Hacker Newsnew | past | comments | ask | show | jobs | submit | LaurensBER's commentslogin

I really enjoyed using Claude but the ever changing limits, weird policies (limited to Claude Code, you can't run Openclaw, etc) made switching a very easy choice.

OpenAI simply provides more value for the money at the moment.


You're totally allowed to use Claude for OpenClaw and you're totally able to use Claude Code with non-Anthropic models. You must be referring to the fact that you have to use an API key and cannot use the auth intended for Claude-only products, which AFAIK is the same at every AI company (with Google destroying whole Google accounts for offenders most recently).

OpenAI and Github Copilot do explicitly allow this, so do many of the new/Chinese providers such as Synthetic, Z.ai, etc.

Anthropic is the outlier here, obviously they can limit their subscriptions as they want but it's a major disadvantage compared to their competitors.


How can I retrieve an API key from ChatGPT to use my subscription in other tools then? This seems like it could be useful.

> OpenAI ... explicitly allow this

Explicit means it's stated in OpenAI docs somewhere, but I can't find it. Link?


https://x.com/thsottiaux/status/2009742187484065881

There's probably a better source somewhere but this is the one I had at hand.


That's weird, I switched away from ChatGPT because I mostly got superior results from Gemini and Claude.

give 5.4 a shot - its straneg but surprisingly good for once. speaking as a daily opus user.

Used codex cli (5.4) for the first time (had never used codex or gpt for coding before - was using Opus 4.5 for everything), and it seems quite good. One thing I like is it's very focused on tests. Like it will just start setting up units tests for specs without you asking (whereas Opus would never do that unless you asked)-- I like that and think it's generally good. One thing I don't like about GPT though is it pauses too much throughout tasks where the immediate plan and also the more outward plan are all extremely well defined already in agents.md, but it still pauses too much between tasks saying, next logical task is X, and I say yeah go ahead, instead of it just proceeding to the next task which Id rather it do. I suppose that is a preference that should be put in some document? (agents.md?)
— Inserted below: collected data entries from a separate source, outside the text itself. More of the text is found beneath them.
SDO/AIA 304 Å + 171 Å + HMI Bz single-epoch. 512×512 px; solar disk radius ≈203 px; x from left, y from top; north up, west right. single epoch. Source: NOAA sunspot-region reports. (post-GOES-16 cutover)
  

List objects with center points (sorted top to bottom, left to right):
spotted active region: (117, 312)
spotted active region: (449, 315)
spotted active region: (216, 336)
well I have a running model (ha!) in my head about the frontier providers thats roughly like this:

- chatgpt is kinda autistic and must follow procedures no matter what and writes like some bland soulless but kinda correct style. great at research, horrible at creativity, slow at getting things done but at least getting there. good architect, mid builder, horrible designer/writer.

- claude is the sensitive diva that is able to really produce elegant code but has to be reminded of correctness checks and quality gates repeatedly, so it arrives at something good very fast (sometimes oneshot) but then loses time for correction loops and "those details". great overall balance, but permanent helicoptering needed or else it derails into weird loops.

- grok is the maker, super fast and on target, but doesn't think deeply as the others, its entirely goal/achievement focussed and does just enough things to get there. uniqiely it doesn't argue or self-monologue constantly about doubts or safety or ethics, but drives forward where other stuggles, and faster than others. cannot conenctrate for too long, but delivers fast. tons of quick edits? grok it is. "experimental" stuff that is not safe talking about... definitely grok.

- gemini is whatever you quickly need in your GSuite, plus looking at what others are doing and helping out with a sometimes different perspective, but beyond that worse than all the others on top.

- kimi: currently using it on the side, not bad at all so far, but also nothing distinct I crystallized in my head.


Tried using 5.4 xhigh/codex yesterday with very narrow direction to write bazel rules for something. This is a pretty boiler-plate-y task with specific requirements. All it had to do was produce a normal rule set s.t. one could write declarative statements to use them just like any other language integration. It gave back a dumpsterfire, just shoehorning specific imperative build scripts into starlark. Asked opus 4.6 and got a normal sane ruleset.

5.4 seems terrible at anything that's even somewhat out-of-distribution.


I got it to build a stereoscopic Metal raytracing renderer of a tesseract for the Vision Pro in less than half a day.

It surprisingly went at it progressively, starting with a basic CPU renderer, all the way to a basic special-purpose Metal shader. Now it’s trying its teeth at adding passthrough support. YMMV.


The limits are what did it for me. They kept boasting about Opus performance and improvements, practically begging me to try it out, and when I did, it totally obliterated my usage. I'm sure its good, but I stick to Sonnet because I've been burned bad. Never had that problem with ChatGPT, but it turns out they're just unprincipled and evil, which is a shame.

I tend to use LLMs more for research then actual coding, so I ended up going with GPT over Claude because it's chat interface just seems to work better for me. It balances out Claude being slightly better at software tasks.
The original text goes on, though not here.